Chunking is a process of extracting phrases from unstructured text. Instead of just simple tokens which may not represent the actual meaning of the text, its advisable to use phrases such as “South Africa” as a single word instead of ‘South’ and ‘Africa’ separate words.

Can chunk to find noun phrases. United States of America needs to be together, President Bush should be together. Chunks help it keep it together.
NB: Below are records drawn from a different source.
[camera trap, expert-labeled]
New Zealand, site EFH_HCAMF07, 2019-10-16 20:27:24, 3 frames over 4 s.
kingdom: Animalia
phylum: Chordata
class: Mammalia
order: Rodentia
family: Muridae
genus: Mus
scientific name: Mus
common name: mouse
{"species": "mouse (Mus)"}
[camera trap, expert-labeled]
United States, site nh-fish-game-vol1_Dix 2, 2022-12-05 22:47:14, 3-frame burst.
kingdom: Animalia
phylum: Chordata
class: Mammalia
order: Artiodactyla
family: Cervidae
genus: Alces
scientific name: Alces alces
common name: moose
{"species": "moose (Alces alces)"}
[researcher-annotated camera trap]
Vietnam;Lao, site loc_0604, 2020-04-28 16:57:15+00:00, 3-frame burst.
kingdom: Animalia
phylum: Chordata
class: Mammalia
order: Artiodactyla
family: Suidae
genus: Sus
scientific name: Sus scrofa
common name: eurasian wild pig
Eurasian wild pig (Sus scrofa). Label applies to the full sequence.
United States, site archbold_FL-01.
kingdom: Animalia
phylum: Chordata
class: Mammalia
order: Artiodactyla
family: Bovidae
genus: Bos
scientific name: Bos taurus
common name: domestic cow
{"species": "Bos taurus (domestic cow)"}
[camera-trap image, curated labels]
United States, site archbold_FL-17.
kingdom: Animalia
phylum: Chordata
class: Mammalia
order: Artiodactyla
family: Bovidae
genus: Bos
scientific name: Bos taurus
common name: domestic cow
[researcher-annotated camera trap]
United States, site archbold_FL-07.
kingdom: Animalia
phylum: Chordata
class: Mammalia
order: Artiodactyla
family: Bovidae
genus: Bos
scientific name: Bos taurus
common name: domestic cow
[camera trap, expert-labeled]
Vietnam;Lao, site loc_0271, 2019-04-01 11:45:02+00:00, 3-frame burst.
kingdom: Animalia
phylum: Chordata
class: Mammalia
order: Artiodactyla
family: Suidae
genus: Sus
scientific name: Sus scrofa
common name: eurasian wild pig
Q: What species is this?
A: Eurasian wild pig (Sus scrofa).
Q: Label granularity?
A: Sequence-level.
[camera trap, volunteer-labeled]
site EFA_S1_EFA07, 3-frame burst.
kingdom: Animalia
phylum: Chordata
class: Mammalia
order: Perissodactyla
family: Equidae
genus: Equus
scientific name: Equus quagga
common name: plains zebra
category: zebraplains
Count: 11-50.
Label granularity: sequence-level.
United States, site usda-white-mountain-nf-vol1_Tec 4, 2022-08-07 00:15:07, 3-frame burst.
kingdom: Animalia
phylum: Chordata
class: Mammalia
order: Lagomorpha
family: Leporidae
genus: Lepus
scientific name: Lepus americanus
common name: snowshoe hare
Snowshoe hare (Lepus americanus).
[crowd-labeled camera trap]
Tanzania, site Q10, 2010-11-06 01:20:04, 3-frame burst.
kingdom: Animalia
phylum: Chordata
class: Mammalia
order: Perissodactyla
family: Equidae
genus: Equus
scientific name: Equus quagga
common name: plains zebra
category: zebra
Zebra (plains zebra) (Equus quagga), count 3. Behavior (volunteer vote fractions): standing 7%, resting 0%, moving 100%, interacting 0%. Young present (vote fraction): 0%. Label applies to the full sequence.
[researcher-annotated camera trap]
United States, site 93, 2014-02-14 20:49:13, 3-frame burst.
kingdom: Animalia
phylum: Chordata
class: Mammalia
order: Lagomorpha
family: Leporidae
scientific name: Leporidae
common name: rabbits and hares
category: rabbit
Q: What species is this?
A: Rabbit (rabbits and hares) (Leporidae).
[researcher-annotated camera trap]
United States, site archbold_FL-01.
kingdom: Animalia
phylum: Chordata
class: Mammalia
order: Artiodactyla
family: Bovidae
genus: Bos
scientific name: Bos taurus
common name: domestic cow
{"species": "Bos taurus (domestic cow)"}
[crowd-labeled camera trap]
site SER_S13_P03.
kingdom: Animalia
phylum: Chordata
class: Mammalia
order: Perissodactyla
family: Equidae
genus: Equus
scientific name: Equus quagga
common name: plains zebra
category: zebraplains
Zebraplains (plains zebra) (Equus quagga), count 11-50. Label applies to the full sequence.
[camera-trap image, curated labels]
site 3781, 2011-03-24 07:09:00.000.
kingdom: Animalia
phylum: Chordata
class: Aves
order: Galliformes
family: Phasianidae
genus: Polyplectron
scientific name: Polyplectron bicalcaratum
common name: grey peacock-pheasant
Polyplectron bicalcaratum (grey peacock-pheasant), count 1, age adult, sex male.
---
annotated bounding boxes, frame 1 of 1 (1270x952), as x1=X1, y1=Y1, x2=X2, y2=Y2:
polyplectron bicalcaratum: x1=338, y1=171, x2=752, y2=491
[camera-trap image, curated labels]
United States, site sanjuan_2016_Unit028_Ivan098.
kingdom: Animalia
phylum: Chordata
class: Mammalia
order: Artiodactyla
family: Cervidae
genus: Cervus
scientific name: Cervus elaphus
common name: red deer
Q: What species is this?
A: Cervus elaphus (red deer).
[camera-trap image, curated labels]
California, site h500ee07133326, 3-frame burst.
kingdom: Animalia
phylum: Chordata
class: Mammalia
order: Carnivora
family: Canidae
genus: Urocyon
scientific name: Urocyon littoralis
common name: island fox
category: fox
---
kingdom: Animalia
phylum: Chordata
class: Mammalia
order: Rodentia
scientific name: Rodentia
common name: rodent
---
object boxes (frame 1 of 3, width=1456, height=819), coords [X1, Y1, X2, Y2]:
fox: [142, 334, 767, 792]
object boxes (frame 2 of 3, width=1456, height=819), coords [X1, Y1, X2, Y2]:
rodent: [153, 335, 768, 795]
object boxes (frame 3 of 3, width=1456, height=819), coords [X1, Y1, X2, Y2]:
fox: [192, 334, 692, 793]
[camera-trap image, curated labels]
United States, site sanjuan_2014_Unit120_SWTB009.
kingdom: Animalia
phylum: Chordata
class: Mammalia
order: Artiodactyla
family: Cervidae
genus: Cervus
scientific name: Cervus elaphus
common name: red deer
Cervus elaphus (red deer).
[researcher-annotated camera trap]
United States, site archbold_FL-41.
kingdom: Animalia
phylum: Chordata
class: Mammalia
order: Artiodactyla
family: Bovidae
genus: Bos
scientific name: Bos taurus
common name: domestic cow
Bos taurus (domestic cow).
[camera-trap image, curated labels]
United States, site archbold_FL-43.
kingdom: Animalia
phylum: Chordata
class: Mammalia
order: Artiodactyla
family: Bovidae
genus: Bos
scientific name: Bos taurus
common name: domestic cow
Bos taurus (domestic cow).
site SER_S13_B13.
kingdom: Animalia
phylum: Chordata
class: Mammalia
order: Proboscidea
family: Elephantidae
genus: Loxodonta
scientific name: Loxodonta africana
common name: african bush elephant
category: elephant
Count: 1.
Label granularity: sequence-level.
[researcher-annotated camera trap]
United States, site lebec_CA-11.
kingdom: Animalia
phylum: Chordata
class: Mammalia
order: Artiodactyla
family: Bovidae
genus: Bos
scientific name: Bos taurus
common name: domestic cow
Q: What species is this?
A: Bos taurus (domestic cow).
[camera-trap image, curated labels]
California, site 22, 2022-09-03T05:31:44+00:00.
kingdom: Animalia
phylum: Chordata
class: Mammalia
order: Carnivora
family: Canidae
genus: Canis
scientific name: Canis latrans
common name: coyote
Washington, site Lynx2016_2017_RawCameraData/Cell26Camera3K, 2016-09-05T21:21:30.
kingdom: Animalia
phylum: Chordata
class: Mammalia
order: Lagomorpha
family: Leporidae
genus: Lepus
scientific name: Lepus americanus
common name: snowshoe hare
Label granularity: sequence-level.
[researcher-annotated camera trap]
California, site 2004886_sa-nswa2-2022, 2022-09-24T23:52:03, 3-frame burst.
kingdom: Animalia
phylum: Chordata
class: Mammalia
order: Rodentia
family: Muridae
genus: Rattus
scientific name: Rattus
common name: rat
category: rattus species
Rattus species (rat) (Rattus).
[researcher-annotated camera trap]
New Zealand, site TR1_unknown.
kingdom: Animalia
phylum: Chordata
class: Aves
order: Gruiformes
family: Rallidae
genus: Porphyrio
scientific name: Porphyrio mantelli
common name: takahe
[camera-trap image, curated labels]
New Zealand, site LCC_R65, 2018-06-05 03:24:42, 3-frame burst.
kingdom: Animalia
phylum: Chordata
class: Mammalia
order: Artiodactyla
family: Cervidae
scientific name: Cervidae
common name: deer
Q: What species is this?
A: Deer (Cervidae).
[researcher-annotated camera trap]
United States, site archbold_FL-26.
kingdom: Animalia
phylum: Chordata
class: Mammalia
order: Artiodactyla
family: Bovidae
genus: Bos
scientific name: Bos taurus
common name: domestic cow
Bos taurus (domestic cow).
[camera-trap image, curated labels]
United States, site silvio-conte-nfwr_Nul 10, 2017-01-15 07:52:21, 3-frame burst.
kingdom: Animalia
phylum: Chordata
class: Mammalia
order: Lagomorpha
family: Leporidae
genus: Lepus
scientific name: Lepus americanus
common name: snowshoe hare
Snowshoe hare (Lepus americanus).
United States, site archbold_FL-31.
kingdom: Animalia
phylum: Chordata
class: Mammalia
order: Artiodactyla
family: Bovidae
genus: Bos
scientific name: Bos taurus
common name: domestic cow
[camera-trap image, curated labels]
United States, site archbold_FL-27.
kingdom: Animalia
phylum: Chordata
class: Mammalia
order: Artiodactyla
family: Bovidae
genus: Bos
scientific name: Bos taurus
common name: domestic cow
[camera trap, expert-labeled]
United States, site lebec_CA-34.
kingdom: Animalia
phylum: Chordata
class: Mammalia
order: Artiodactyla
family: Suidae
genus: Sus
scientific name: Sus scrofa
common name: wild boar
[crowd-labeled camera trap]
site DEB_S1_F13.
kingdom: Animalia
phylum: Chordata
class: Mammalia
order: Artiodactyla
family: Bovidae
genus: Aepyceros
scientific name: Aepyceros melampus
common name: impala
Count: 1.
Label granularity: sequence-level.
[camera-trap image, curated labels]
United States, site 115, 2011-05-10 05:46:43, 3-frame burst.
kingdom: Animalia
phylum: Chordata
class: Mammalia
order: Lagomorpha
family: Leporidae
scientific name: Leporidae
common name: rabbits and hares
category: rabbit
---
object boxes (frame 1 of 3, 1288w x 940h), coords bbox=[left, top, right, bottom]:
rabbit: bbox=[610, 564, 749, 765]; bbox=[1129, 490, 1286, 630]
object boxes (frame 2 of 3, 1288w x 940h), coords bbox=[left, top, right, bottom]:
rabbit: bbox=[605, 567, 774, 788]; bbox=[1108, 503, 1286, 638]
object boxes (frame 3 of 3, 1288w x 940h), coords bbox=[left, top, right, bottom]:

https://rikenshah.github.io/articles/natural-language-

https://medium.com/greyatom/learning-pos-tagging-chunking-in-nlp-85f7f811a8cb


In [78]:
sentence = "President Obama Barack White House barked at the cat"
grammar = ('''
    NP: {<DT>?<JJ>*<NN>} # NP
    ''')
chunkParser = nltk.RegexpParser(grammar)
tagged = nltk.pos_tag(nltk.word_tokenize(sentence))
tree = chunkParser.parse(tagged)


In [74]:
tree.draw()

### Chinking
A chink is what we wish to remove from the chunk. Can Use regular expressions to remove unwanted 

#### Name Entity Recoginition

In [82]:
words = nltk.word_tokenize(sentence)
tagged = nltk.pos_tag(words)
namedEnt = nltk.ne_chunk(tagged, binary=True)

namedEnt.draw()

#### Lemmatizing

Similar to stemming. Real word; a synonym.